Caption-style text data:
"""

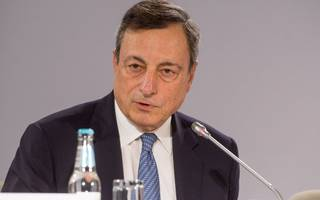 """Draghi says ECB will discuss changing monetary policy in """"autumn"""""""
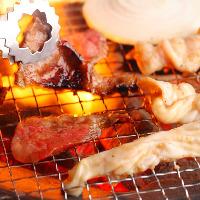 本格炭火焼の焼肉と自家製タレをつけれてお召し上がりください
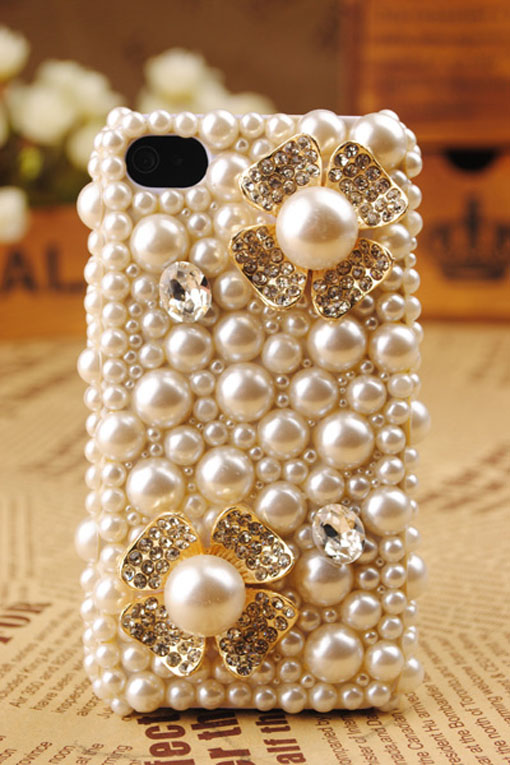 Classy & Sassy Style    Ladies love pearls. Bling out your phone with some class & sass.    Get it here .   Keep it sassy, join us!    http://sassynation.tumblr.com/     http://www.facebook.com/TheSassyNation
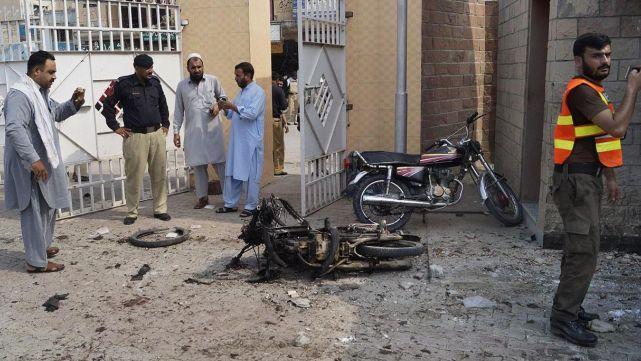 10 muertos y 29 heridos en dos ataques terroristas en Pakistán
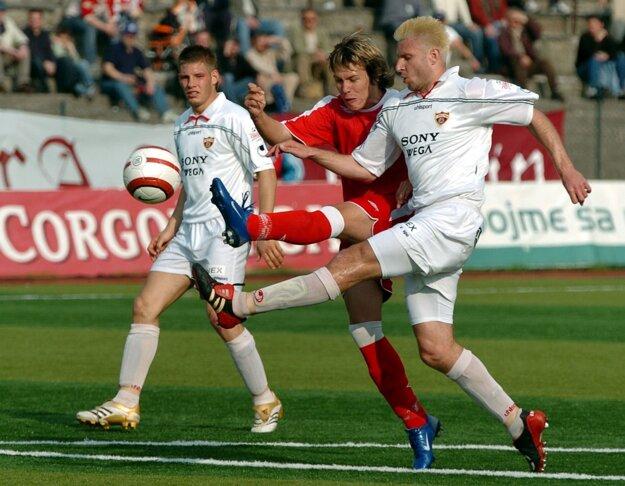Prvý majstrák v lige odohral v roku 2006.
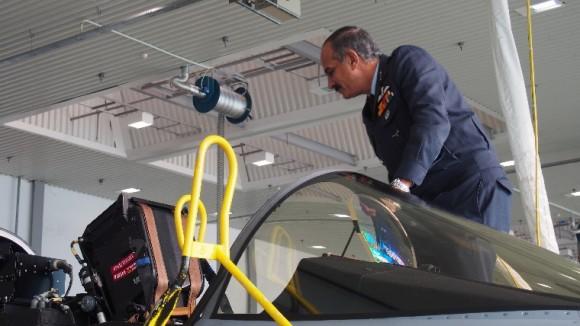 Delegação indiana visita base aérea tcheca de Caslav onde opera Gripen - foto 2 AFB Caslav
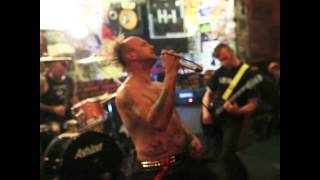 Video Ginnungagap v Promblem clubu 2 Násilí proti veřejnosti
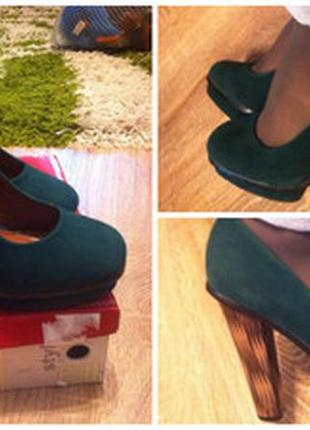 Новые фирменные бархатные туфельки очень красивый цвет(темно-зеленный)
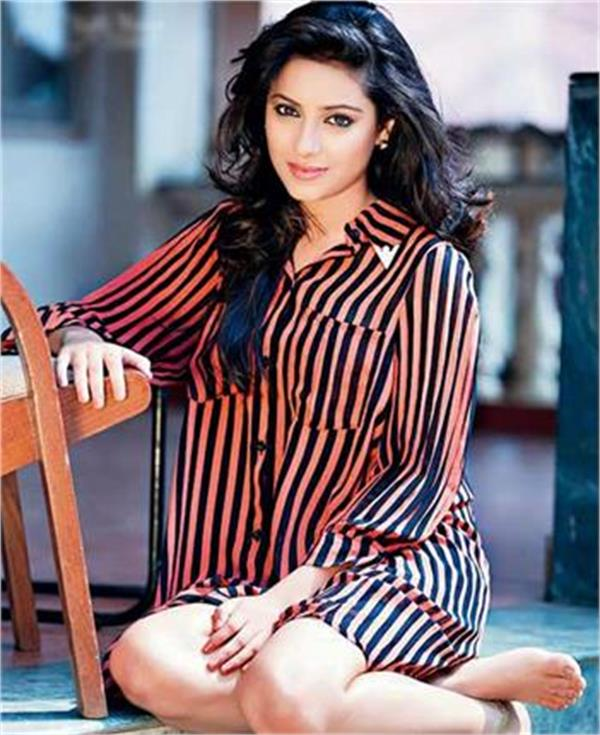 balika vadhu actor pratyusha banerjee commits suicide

"""
"""

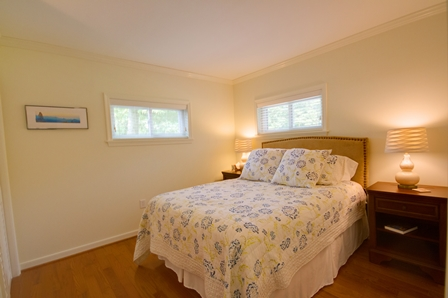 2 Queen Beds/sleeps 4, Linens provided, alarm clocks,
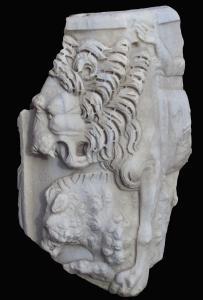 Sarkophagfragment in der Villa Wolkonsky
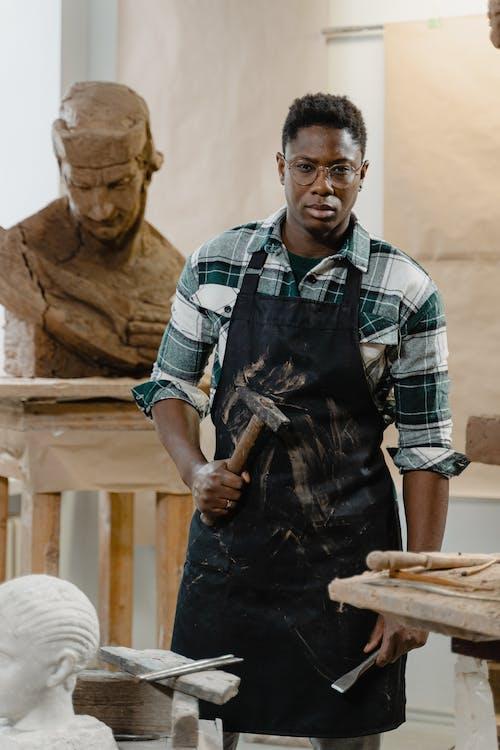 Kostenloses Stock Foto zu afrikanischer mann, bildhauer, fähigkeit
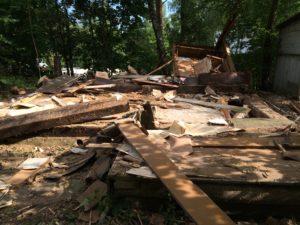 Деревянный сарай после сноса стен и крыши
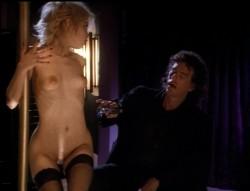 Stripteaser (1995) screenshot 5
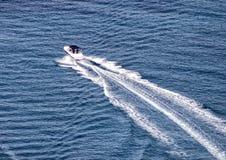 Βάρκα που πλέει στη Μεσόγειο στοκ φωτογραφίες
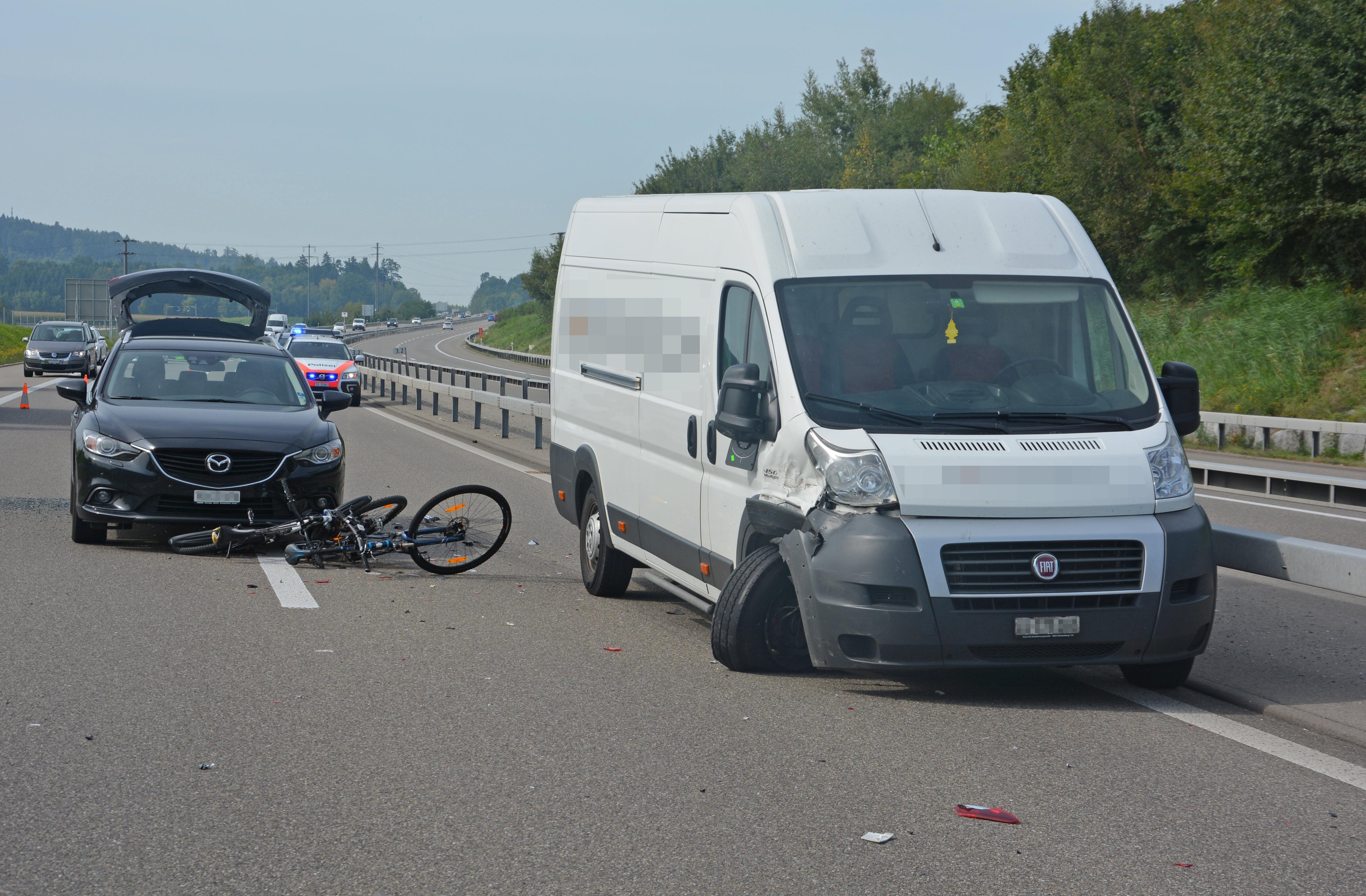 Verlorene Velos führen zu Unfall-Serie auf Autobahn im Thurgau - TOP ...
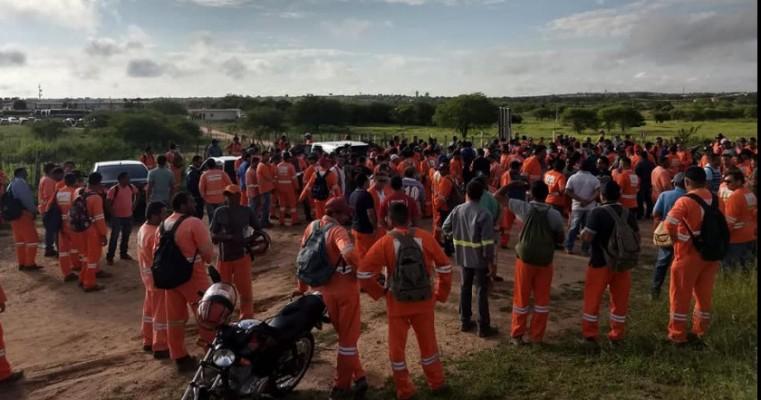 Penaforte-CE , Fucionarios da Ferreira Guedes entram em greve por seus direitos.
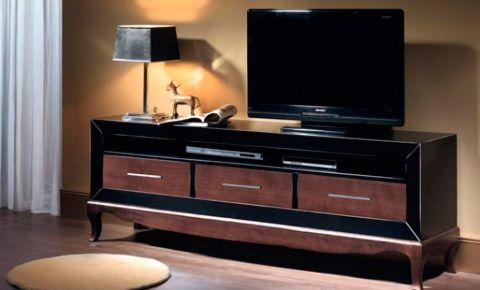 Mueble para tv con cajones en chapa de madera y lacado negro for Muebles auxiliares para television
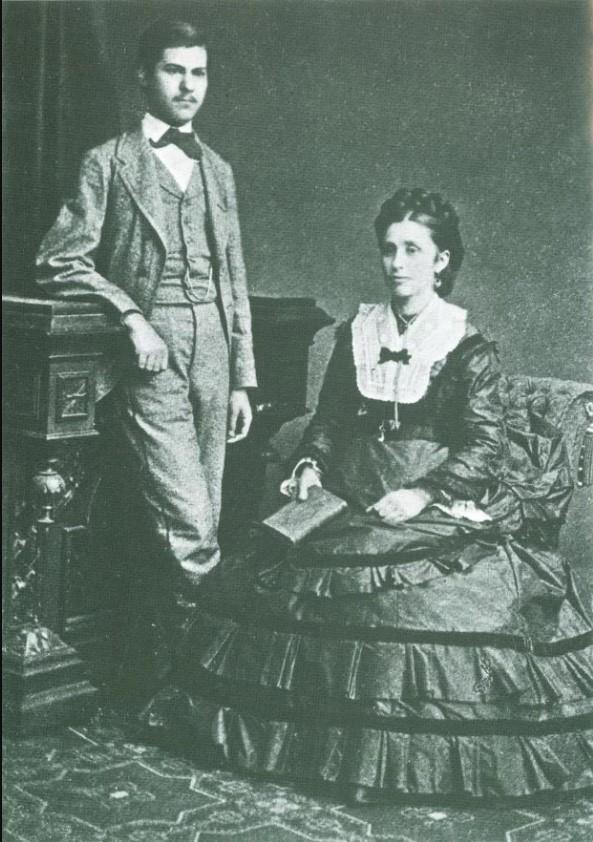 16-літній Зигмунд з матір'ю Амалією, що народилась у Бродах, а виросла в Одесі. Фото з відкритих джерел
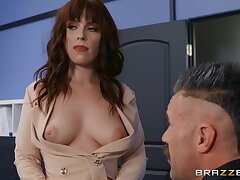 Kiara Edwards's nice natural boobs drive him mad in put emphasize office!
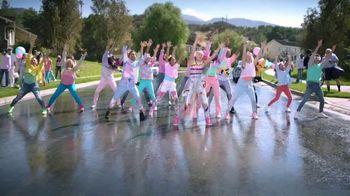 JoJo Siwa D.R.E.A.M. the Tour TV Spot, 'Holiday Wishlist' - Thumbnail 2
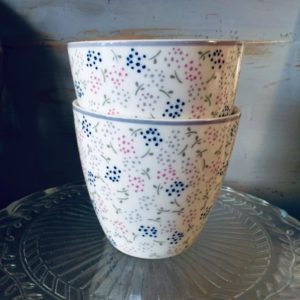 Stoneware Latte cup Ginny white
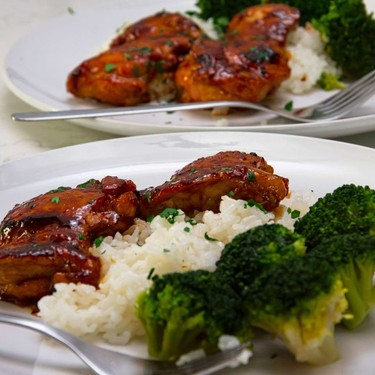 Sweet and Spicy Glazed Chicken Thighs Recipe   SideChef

"""

- **WHAT THE EXERCISE ASKS**
When copying from the data above, begin at the line containing "Stoneware Latte cup Ginny white" and end at the line containing "Sweet and Spicy"; return those lines exactly and leave all pictures behind.

- **SOLUTION**
 Stoneware Latte cup Ginny white
 Sweet and Spicy Glazed Chicken Thighs Recipe   SideChef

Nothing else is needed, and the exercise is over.